[[ DATASET EXCERPT open ]]

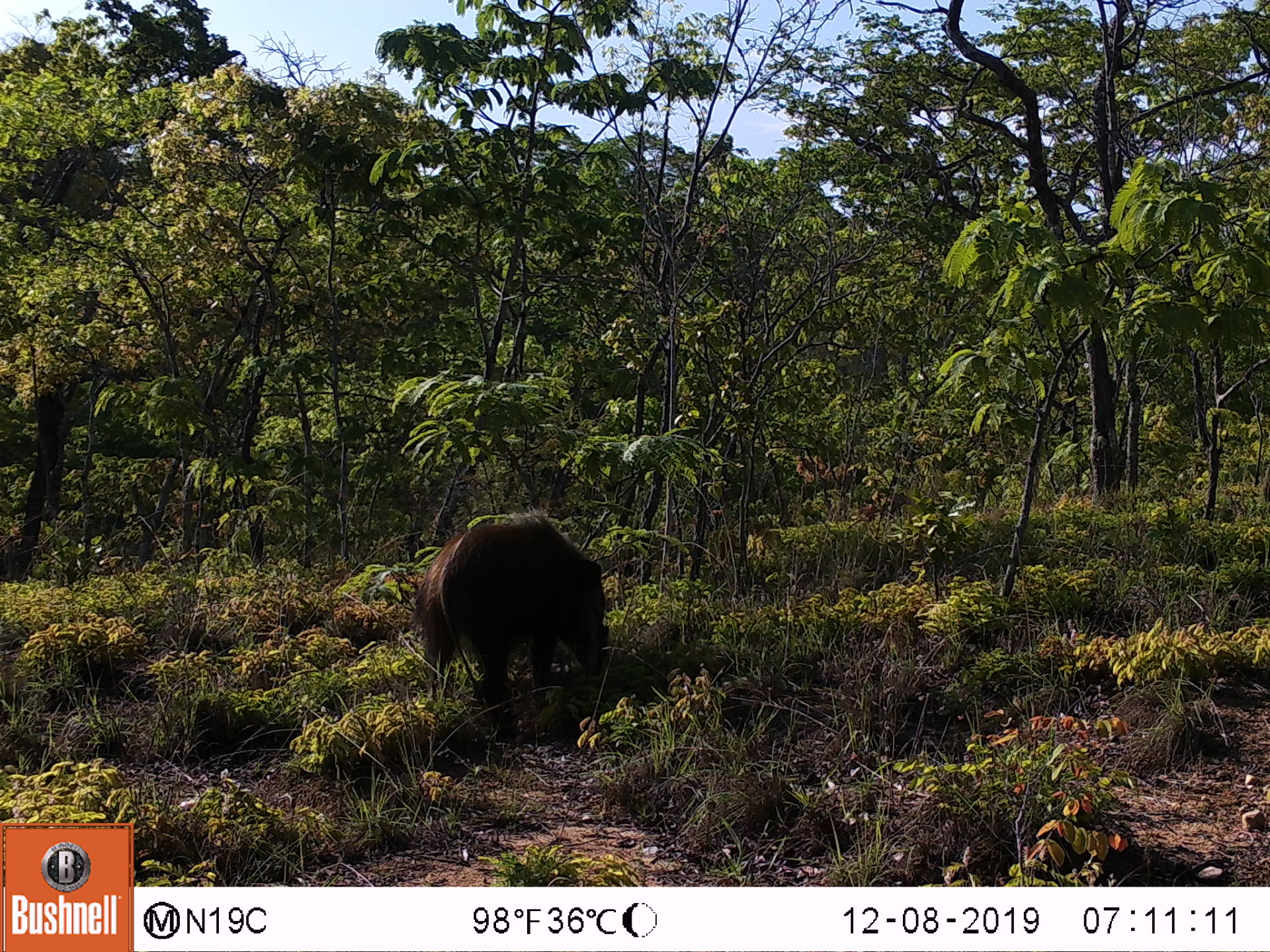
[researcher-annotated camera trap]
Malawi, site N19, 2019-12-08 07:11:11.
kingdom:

[[ DATASET EXCERPT closed ]]

Skip the images and set down the rest of the data unchanged.

[researcher-annotated camera trap]
Malawi, site N19, 2019-12-08 07:11:11.
kingdom:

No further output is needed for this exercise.